You can use the Data Rationalization dashboard to view details of duplicate copies of files that contain overlapping data in your data lake. This dashboard offers a drill-down interactive menu for copy or overlap analysis of resources grouped by size, owner, volume, and source so you can identify business assets to manage redundancies. For security, the data comparison is restricted to the resources that the user has access to.

Before you can use the Data Rationalization dashboard, you must first Run a Data Rationalization job to provide data for the dashboard to display. The dashboard displays real-time data from the time when the job is run.

NoteAfter you have de-cluttered your data in your data sources, you must run the Data Profiling, Format Discovery, and Schema Discovery jobs to reflect your changes in the dashboard.

To open the Data Rationalization dashboard, select DATA RATIONALIZATION on the Home page.Data rationalization page

When the dashboard appears, you can view the following summary information:

  • As Of Time

    Time that the data rationalization job was most recently run. All information is current up to this date and time.

  • Unique Resources

    Total number of resources that are not copies of anything else, including tables, files, and collection roots.

  • Copy Resources

    Total number of resources that are a copy of at least one other resource.

  • Overlapping Relationships

    Total number of resources that overlap with at least one other resource. Overlapping refers to files that either contains part of another file or files that are copies.

  • Copy Groups

    Total number of discovered copy groups.

In the Data Rationalization dashboard, select the Copies tab to investigate duplicate data, or select the Overlaps tab to use tools to investigate overlapping data.

Working with copies

After you run the Data Rationalization job, the Data Rationalization dashboard displays summary information of the analysis. At a glance, you can view the numbers of unique resources compared to copy resources and the total number of overlapping relationships and copy groups.

When copy groups are present, you can view a further breakdown of the data as reports based on properties:

  • Top 5 Copy Groups By Volume

    The amount of storage space the largest five groups of duplicate files consume.

  • Top 5 Copy Groups By Count Of Copies

    The number of files the largest five groups of duplicate files consume.

  • Top 5 Copy Groups By Resource Size

    The size of the files with duplicate copies consuming the most resources. For example, the group may contain a few large files, so those copies consume a lot of storage space.

  • Top 5 Data Sources With Most Copies

    The data sources with the largest number of copies.

  • Top 5 Owners With Most Copies

    The data source owners with the largest number of copies.

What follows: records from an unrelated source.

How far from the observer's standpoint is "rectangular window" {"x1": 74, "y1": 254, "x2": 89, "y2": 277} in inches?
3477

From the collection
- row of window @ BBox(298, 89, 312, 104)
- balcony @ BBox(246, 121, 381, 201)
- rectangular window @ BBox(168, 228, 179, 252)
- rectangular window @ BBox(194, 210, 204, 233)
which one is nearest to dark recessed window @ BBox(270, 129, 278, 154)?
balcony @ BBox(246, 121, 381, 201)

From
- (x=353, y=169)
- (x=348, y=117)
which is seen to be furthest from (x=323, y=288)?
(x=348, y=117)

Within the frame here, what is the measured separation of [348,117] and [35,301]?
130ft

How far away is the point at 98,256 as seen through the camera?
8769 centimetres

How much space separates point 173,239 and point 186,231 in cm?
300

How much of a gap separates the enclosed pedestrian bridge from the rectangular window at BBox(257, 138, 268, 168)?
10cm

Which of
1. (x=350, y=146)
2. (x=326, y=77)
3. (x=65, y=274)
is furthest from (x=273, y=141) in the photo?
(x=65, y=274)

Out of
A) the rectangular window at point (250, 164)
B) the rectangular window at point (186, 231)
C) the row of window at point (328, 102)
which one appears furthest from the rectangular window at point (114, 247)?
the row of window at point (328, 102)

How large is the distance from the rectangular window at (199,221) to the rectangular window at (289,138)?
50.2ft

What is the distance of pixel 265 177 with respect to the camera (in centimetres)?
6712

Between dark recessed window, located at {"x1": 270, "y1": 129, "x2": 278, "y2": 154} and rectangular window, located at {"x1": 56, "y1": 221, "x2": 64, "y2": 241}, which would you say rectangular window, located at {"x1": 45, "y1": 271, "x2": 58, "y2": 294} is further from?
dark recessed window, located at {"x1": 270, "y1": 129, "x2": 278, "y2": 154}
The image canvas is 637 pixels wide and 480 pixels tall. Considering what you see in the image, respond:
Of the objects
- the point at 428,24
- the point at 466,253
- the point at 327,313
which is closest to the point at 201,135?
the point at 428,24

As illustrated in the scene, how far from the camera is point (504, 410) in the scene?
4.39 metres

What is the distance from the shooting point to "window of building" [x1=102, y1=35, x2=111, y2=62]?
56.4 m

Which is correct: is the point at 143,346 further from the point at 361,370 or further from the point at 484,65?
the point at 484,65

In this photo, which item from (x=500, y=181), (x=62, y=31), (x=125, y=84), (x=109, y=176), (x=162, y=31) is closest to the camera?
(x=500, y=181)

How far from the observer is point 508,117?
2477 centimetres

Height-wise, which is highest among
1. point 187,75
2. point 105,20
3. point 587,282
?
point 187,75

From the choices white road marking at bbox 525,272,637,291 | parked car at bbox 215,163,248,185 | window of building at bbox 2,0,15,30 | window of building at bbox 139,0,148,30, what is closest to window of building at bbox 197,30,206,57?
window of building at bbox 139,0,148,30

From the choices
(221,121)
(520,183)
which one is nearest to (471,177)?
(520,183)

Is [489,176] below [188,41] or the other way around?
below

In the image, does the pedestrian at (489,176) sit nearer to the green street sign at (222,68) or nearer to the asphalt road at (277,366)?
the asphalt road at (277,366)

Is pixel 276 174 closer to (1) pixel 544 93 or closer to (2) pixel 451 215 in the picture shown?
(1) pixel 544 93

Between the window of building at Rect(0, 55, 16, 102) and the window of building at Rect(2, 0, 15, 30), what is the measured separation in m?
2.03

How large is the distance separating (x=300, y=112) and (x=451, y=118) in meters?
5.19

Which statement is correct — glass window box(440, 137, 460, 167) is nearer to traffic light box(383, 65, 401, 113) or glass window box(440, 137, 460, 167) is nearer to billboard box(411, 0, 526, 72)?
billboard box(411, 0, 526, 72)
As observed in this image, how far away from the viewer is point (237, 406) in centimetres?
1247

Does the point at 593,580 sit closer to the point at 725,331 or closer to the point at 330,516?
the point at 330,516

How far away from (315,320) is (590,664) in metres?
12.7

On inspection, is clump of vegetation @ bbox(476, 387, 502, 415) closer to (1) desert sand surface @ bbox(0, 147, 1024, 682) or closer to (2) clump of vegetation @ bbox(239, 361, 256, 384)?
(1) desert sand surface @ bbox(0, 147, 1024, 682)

You can explore all the copy groups within a report by clicking the View All link on each report. The available data for each copy group appears in a table format. For a quick look, you can mouse over a bar graph to view the name of the copy group with either the exact count of the group or the volume of the group by size in megabytes.

You can drill down into data sources and files to quickly investigate your duplicates by clicking the bar graph in a report to view further information about that copy group or data source. For example, to explore the top copy group identified in the Top 5 Copy Groups By Resource Size report, click the bar graph of the copy group to view the list of included resources. From here, you can click a resource to open it in the Data Canvas view to explore the fields.

Working with overlaps

Overlaps contain mostly the same data, but are not perfect copies. For example, modifications to a small percentage of the file may have occurred from enrichment activities, such as adding or deleting a couple of rows or columns in a table. Or the field order may be different in a copy of a file. To view the overlaps detected in your system, click Overlaps to display the tab.

The Overlaps tab offers three reports: the Top 5 Resources With Most Overlap, Top 5 Data Sources With Most Overlap, and the Top 5 Owners With Most Overlap. Drill down into the reports to determine if these overlaps are the result of preparatory activity around a file and if this particular file needs to be stored in your data lake.

You can explore all the resources and data sources within a report by clicking the View All button on each report. The available data for that resource or data source appears in a table format. For a quick look, you can mouse over a bar graph to view the name of the source with either the exact count of the overlaps or the volume of the overlaps by size in megabytes (MB).

You can drill down into data sources and files to investigate your overlaps by clicking the bar graph in a report. From there, you can click a resource to open it in the Data Canvas view to explore the fields.